La cabra no podía entrar en la iglesia. La bendición tenía que ser impartida allí, ante la puerta. Don Marchino, desde el interior, abrió una de las dos puertas, colocó la lámpara en una traviesa de la otra, para resguardarla del viento. La mujer, sosteniendo la cabra por el cuello, se arrodilló ante aquella hendidura de luz vacilante.
—Hay que adaptarse así —dijo el cura.
—Sí, don Marchino, ¡pero démela bien, por caridad!
—Santo cielo, ¿quieres que te la dé mal? Te la doy como está escrito en el libro.

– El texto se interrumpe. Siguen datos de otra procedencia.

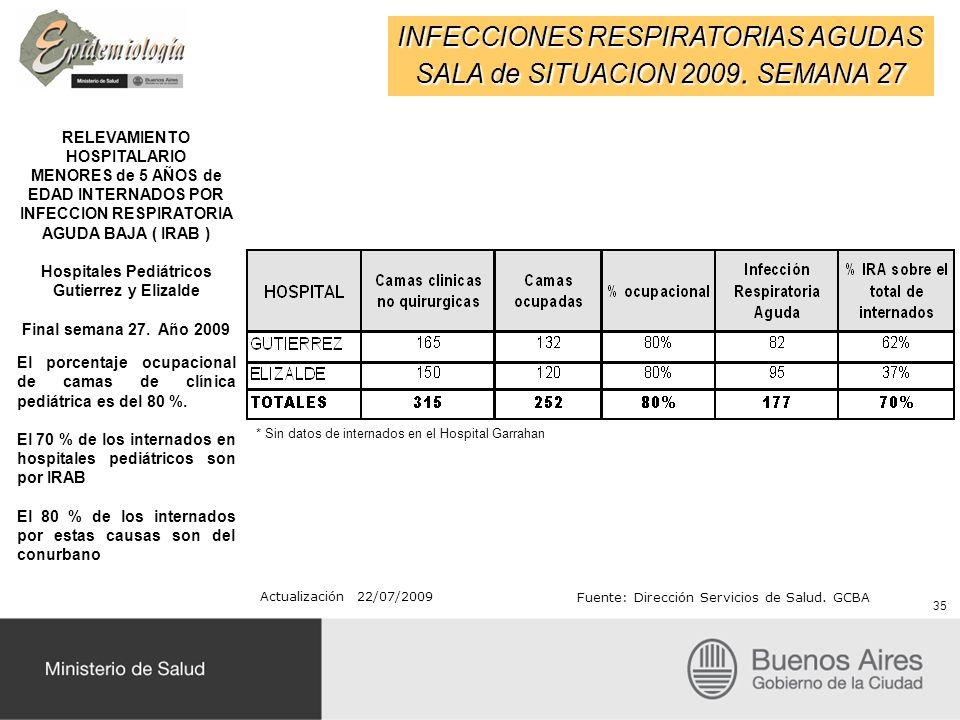 INFECCIONES RESPIRATORIAS AGUDAS SALA de SITUACION 2009. SEMANA 27 35 RELEVAMIENTO HOSPITALARIO MENORES de 5 AÑOS de EDAD INTERNADOS POR INFECCION RES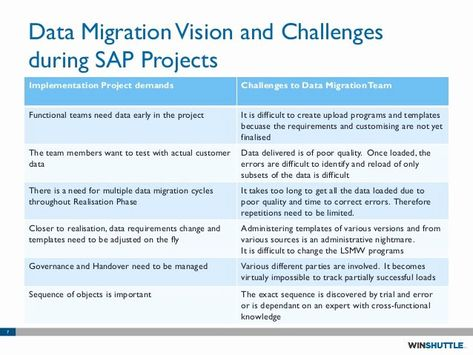 Migration Plan Template Excel Inspirational Data Migration Project
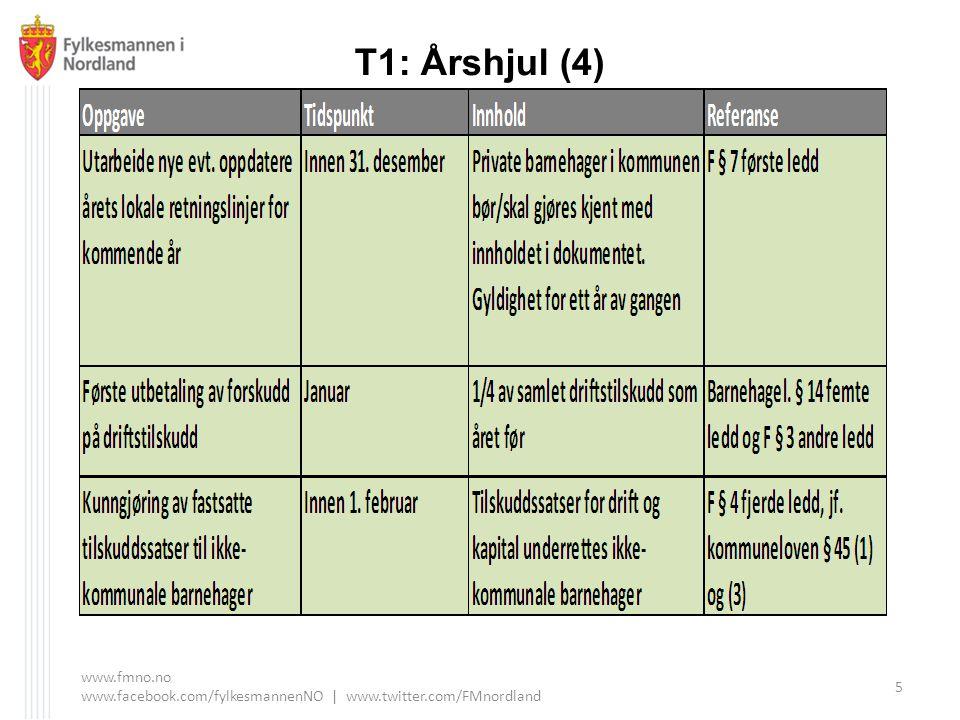 T1: Årshjul (4) www.fmno.no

Y con las gafas en la punta de la nariz, empezó a pronunciar el conjuro. De vez en cuando la cabra balaba y volvía la cabeza hacia el banco donde yacía el niño. En cierto punto, don Marchino se interrumpió:
—Oye: a malis oculis, a malis oculis, que quiere decir precisamente desde el mal de ojo.
Ella, que acompañaba arrodillada aquel conjuro, rezando con el fervor más intenso, ante la interrupción bajó varias veces la cabeza, en señal de que había entendido. Sí, sí, a malis oculis, a malis oculis…
Terminada la bendición, don Marchino se apresuró a cerrar la puerta de la iglesia, con la excusa de que el viento podía apagar la lámpara, y dejó fuera a la mujer todavía arrodillada. Pero aún no había pasado desde el interior de la iglesia a la casa, cuando oyó un grito, un aullido de animal herido, en la anteiglesia. La hermana y la sirvienta corrieron hacia él, asustadas.
—¿Qué más ocurre? —gritó don Marchino—. ¡Oh, oíd, yo no hago nada más, incluso si se cae el mundo!
Pero desgraciadamente tuvo que hacer algo más, porque toda Stravignano salió de las casas aquella noche, ante los gritos de aquella infeliz que había encontrado a su hijo muerto en el banco, y esta vez don Marchino también tuvo que prestarle la mula a quienes, caritativos, se ofrecieron para llevar al pequeño muerto a Sorifa. Meneándose en las piernas arqueadas, entre la multitud agitada, en pleno vendaval, decía:
—¡Eh, ha querido que bendijera a la cabra y no al niño!
Pero, como todos le daban la espalda, indignados, estiraba el cuello, abría las manos ante el pecho y, contrayendo hacia abajo las comisuras de los labios, repetía para sus adentros: «¡Yo no sé cómo es la gente!».